Thursday, September 10, 2009

The life of a princess

The life of a princess

Muraho! I am writing under the canopy of a lovely mosquito net and I feel like a princess! Needless to say, I am in Kigali, having arrived safely with little trouble. All my bags arrived with everything intact! It was a long trip with several adventures, but it all ended well and so much has happened since that all that seems rather trivial.

I am staying at Tubahumurize centre with Simone, my niece. We are enjoying each other’s company a lot and she is helping me figure things out, since she has six weeks on my four days. So she is who I turn to. Jeanne, my host and the director of the centre, is here every day and she treats me well. She seems to like me quite a bit. Her son Valentin is the sweetest man, and he is who I turn to for help most often after Simone that is.

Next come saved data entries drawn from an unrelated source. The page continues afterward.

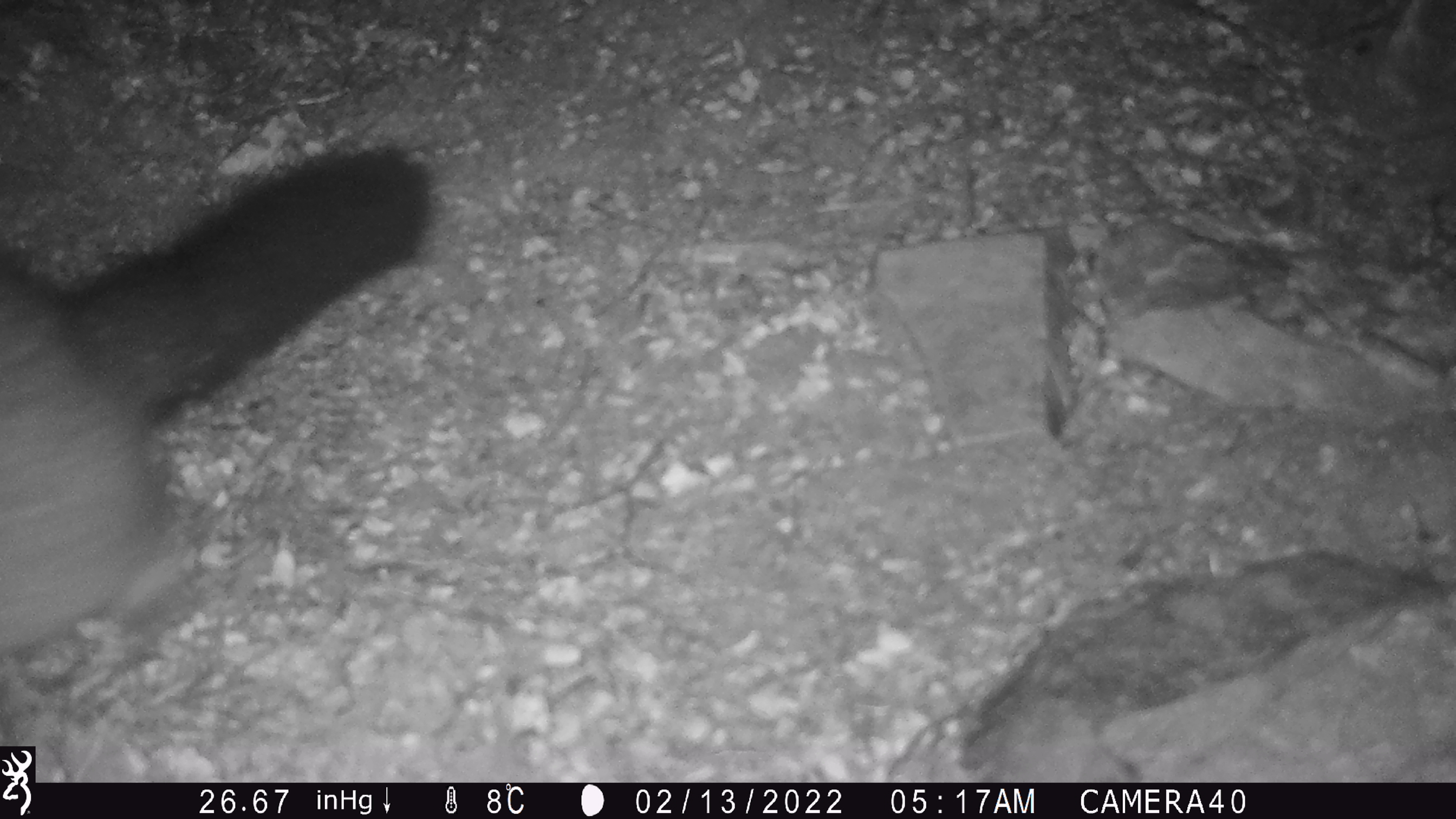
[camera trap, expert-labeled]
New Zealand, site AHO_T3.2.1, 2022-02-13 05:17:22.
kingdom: Animalia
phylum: Chordata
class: Mammalia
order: Carnivora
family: Mustelidae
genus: Mustela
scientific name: Mustela erminea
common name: stoat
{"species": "stoat (Mustela erminea)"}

The language here of course is Kinyarwanda but many, if not most, people speak French as well. English is now the official language too so it is being taught in schools as a second language. Older people are taking every opportunity to learn. Simone has three English classes every week, and they are very popular and the women are learning like sponges. I have now attended two and enjoyed myself immensely as a sort of teacher’s aide.

I bought myself the obligatory cell phone. I say this because pretty well everyone has one. They are cheap and they are the way that people stay in touch, which is to say all the time! Also, the cell phone serves as a modem, to which you add points which represent money. It is not cheap to be online.

Speaking of money, most things are actually rather expensive here. The economic downturn has taken its toll on the economy here, especially the cost of food. As with all foreign currencies, there is quite a bit of calculating that has to happen whenever you encounter prices. And for the record, if you exchange $100 US (which is the exchange currency) you will not get the full exchange if your bills are older than 2006 I think. Does that sound like a scam or what?! Take note anyone who plans to travel here!

The climate is lovely. Somewhat hot in the sun, but I think it is hotter at home. Even though it is barely south of the equator, I doubt that it ever reaches ninety degrees, likely because of the altitude, which is one or two thousand feet. Interestingly, when filling a water bottle using a funnel yesterday, Simone noted that the eddy turns in the opposite direction to north of the equator! Very cool. Also way cool is how night falls – it takes about a minute, from daylight to night. That again is the equator. I had never thought of that.

Water is my life, at some level. In the morning, we boil our water in a large pot for ten minutes. After it cools, we pour it into containers. One of my water bottles is never far away. So far I have remained healthy and I hope to continue with that pattern. Food is another large part of my life, deciding what to eat and preparing it. The fruits are amazing and this evening I ate the most delicious avocado I have ever tasted. I am mostly eating vegetarian with Simone, plus fish. It is not the most tempting cuisine here, as many people use a lot of heavy oil.

I have met several groups of women, both older and young. Women and one man form the sewing class, which arrives around 8 in the morning, eager to get going. They seem to be very happy in their training and are learning quickly, perhaps eager to put their skills to work! The machines are gorgeous and I love hearing the clack, clack of the pedal as they sew.

I gave my first workshop today. Talk about baptism by fire! I was so not ready and the women had not been warned either. But I was prepared enough to teach a workshop – well, more like 2/3 of a workshop – we did not finish – on hygiene and first aid. The women were very interested and asked many questions. I was glad that I had brought posters of four systems of the human body. I think they really started to understand about the heart and circulatory system. They had difficulty finding their carotid pulse, but we all agreed in the end that we all had one and were alive!

Simone and I spend a little time in the evening decompressing from the day by playing cribbage. (Thanks John for suggesting that I bring cards and a portable crib board.) And here I am now, under my princess canopy, writing my blog, which I will post tomorrow. Good old thumb drives and copy and paste. We are working on making It possible for me to access the internet from my computer, but so far no luck. It is peck and search on the centre’s computer as it is a French keyboard I think. Different enough to make tons of mistakes, and for my editor’s eye, that is a no-go. I have to fix it all before sending.

Tomorrow brings a shopping expedition. Extension cord. Tomatoes, garlic, olive oil, butter. Something for dinner. A corkscrew. And perhaps finalize a plan to travel this weekend to see herds of elephants in the northeast corner of Rwanda. The discussions are raging but I think we are close to a decision.

With love to one and all. TTFN. Murabeho!